Problem:
Output every line of the rows below as a JSON list of strings, one string per line, omitting blank lines.

Excerpts from spatial question data:
--------------------
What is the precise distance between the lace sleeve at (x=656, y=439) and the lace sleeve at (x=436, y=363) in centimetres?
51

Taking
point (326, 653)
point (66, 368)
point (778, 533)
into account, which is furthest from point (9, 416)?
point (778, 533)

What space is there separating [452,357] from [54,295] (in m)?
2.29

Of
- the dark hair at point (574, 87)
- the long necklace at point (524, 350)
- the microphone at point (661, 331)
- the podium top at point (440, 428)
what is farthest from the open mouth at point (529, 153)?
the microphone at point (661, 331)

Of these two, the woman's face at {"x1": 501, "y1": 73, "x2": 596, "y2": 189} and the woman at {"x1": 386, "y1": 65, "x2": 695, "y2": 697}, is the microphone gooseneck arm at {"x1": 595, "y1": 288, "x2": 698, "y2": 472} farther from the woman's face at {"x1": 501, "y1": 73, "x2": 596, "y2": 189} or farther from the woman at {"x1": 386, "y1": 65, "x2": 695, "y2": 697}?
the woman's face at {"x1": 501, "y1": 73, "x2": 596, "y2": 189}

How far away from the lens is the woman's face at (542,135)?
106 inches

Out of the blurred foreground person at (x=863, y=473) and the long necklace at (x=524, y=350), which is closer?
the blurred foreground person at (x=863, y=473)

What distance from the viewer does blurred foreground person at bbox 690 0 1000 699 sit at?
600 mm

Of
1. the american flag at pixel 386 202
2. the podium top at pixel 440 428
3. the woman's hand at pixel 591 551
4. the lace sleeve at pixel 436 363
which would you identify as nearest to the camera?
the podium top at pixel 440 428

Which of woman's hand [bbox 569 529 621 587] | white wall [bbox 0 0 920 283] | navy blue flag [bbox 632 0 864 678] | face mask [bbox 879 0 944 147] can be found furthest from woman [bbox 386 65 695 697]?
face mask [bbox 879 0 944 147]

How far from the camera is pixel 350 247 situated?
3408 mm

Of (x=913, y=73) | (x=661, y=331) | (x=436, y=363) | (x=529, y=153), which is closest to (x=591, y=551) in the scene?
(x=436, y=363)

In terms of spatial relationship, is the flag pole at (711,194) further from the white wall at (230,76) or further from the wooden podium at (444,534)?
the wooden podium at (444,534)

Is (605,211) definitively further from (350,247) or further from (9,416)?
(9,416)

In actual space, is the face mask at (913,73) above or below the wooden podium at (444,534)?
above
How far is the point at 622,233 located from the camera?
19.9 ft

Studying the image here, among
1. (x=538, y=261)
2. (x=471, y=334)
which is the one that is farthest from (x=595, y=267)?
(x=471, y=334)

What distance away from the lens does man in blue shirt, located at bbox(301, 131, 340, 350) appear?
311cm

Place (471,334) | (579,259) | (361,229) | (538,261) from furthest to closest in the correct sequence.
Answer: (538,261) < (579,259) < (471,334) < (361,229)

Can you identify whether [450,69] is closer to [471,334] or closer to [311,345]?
--------------------
Answer to this problem:
[
  "What is the precise distance between the lace sleeve at (x=656, y=439) and the lace sleeve at (x=436, y=363) in centimetres?",
  "51",
  "Taking",
  "point (326, 653)",
  "point (66, 368)",
  "point (778, 533)",
  "into account, which is furthest from point (9, 416)?",
  "point (778, 533)",
  "What space is there separating [452,357] from [54,295] (in m)?",
  "2.29",
  "Of",
  "- the dark hair at point (574, 87)",
  "- the long necklace at point (524, 350)",
  "- the microphone at point (661, 331)",
  "- the podium top at point (440, 428)",
  "what is farthest from the open mouth at point (529, 153)?",
  "the microphone at point (661, 331)",
  "Of these two, the woman's face at {\"x1\": 501, \"y1\": 73, \"x2\": 596, \"y2\": 189} and the woman at {\"x1\": 386, \"y1\": 65, \"x2\": 695, \"y2\": 697}, is the microphone gooseneck arm at {\"x1\": 595, \"y1\": 288, \"x2\": 698, \"y2\": 472} farther from the woman's face at {\"x1\": 501, \"y1\": 73, \"x2\": 596, \"y2\": 189} or farther from the woman at {\"x1\": 386, \"y1\": 65, \"x2\": 695, \"y2\": 697}?",
  "the woman's face at {\"x1\": 501, \"y1\": 73, \"x2\": 596, \"y2\": 189}",
  "How far away from the lens is the woman's face at (542,135)?",
  "106 inches",
  "Out of the blurred foreground person at (x=863, y=473) and the long necklace at (x=524, y=350), which is closer?",
  "the blurred foreground person at (x=863, y=473)",
  "What distance from the viewer does blurred foreground person at bbox 690 0 1000 699 sit at?",
  "600 mm",
  "Of",
  "1. the american flag at pixel 386 202",
  "2. the podium top at pixel 440 428",
  "3. the woman's hand at pixel 591 551",
  "4. the lace sleeve at pixel 436 363",
  "which would you identify as nearest to the camera?",
  "the podium top at pixel 440 428",
  "Which of woman's hand [bbox 569 529 621 587] | white wall [bbox 0 0 920 283] | navy blue flag [bbox 632 0 864 678] | face mask [bbox 879 0 944 147] can be found furthest from woman [bbox 386 65 695 697]?",
  "face mask [bbox 879 0 944 147]",
  "How far from the camera is pixel 350 247 situated?",
  "3408 mm",
  "Of (x=913, y=73) | (x=661, y=331) | (x=436, y=363) | (x=529, y=153), which is closest to (x=591, y=551) in the scene?",
  "(x=436, y=363)",
  "In terms of spatial relationship, is the flag pole at (711,194) further from the white wall at (230,76) or further from the wooden podium at (444,534)?",
  "the wooden podium at (444,534)",
  "Is (605,211) definitively further from (350,247) or further from (9,416)?",
  "(9,416)",
  "In actual space, is the face mask at (913,73) above or below the wooden podium at (444,534)?",
  "above",
  "How far is the point at 622,233 located from the camera?",
  "19.9 ft",
  "Studying the image here, among",
  "1. (x=538, y=261)",
  "2. (x=471, y=334)",
  "which is the one that is farthest from (x=595, y=267)?",
  "(x=471, y=334)",
  "What distance away from the lens does man in blue shirt, located at bbox(301, 131, 340, 350) appear?",
  "311cm",
  "Place (471,334) | (579,259) | (361,229) | (538,261) from furthest to closest in the correct sequence.",
  "Answer: (538,261) < (579,259) < (471,334) < (361,229)",
  "Can you identify whether [450,69] is closer to [471,334] or closer to [311,345]?"
]